Doing so will require the user to simply open the Jamf Trust app and login as prompted: no shareable links or URLs required!

At this point, you are ready to enroll your Vision Pro test devices so that they may access the authorized resources you’ve configured in the steps above!

1. Either obtain the Jamf Trust app directly from App Store, or

2. Send the Activation Profile URL obtained from Step 1 to the user of the Vision Pro device.

   1. You may iMessage, email, or AirDrop the Activation Profile URL string to the Vision Pro.

3. Open the Activation Profile URL on the Vision Pro by opening the provided link using a look-and-pinch gesture.

4. Safari will open and will redirect visionOS to the App Store listing for Jamf Trust.

5. Install Jamf Trust then use the Open button in the App Store to launch Jamf Trust once it has installed on the device.

6. The activation process should start immediately, prompting for IdP credentials from the linked Identity Provider.

   1. If the process fails for some reason, quit the Jamf Trust app and re-invoke the Activation Profile URL. It will automatically re-open Jamf Trust and re-start the activation process.

   2. Note: The “Sign in with Google/Okta/Microsoft” button will not work if you disabled “Identity-based Provisioning” in Step 1.

7. Login to your IdP providing credentials and MFA challenge responses as configured by your IdP.

8. Upon successful authentication, you will be prompted to allow Notifications and install a VPN. Be sure to Allow both, providing your Vision Pro device passcode when prompted to install the VPN configuration.

Congratulations!

You have now fully provisioned your Apple Vision Pro with Jamf Security Cloud!

Now, you should be able to open any browser or native app and all traffic that is defined in your Access Policies will be routed via Jamf Security Cloud.

All access requests that match a policy will appear in Jamf Security Cloud > Reports > Access.

If you are having any problems connecting to your resources after completing the above steps, review the Validating and Testing Connectivity guide or contact your Jamf account team.

Troubleshooting

Having trouble activating Jamf Trust?

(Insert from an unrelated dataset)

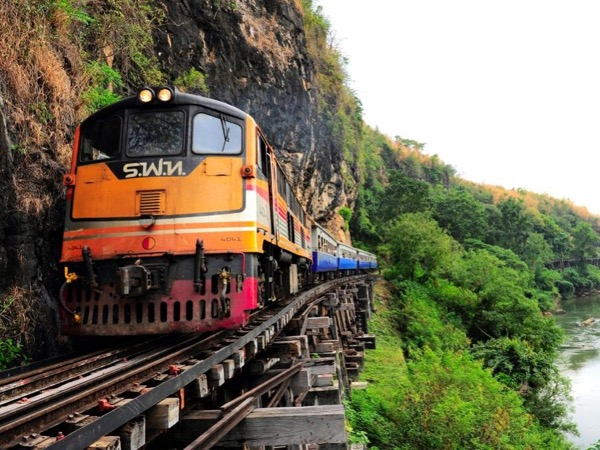 Discover Historical Death Railway or Burma Railway Tour in Kanchanaburi province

Try these steps:

• Force Quit Jamf Trust by pressing and holding the Digital Crown and Camera physical buttons on top of the headset simultaneously. Once the “Force Quit” dialog appears, select Jamf Trust, then Force Quit. Try your activation again.

• If you receive an error indicating an enrollment error or authentication module error has occurred, restart Vision Pro to resolve. This appears to be an intermittent visionOS bug that inhibits an authentication session in a web view from occurring correctly.

• If you have previously enrolled and are having problems re-enrolling, open Safari an navigate to https://reset.wandera.com and select Jamf Trust as the app to reset.

If you are having any problems connecting to your resources after completing the above steps, review the Validating and Testing Connectivity guide or contact your Jamf account team.

Next Steps

With this configuration in place, you can also enroll and activate macOS, iOS, iPadOS, Android and Windows devices for additional testing.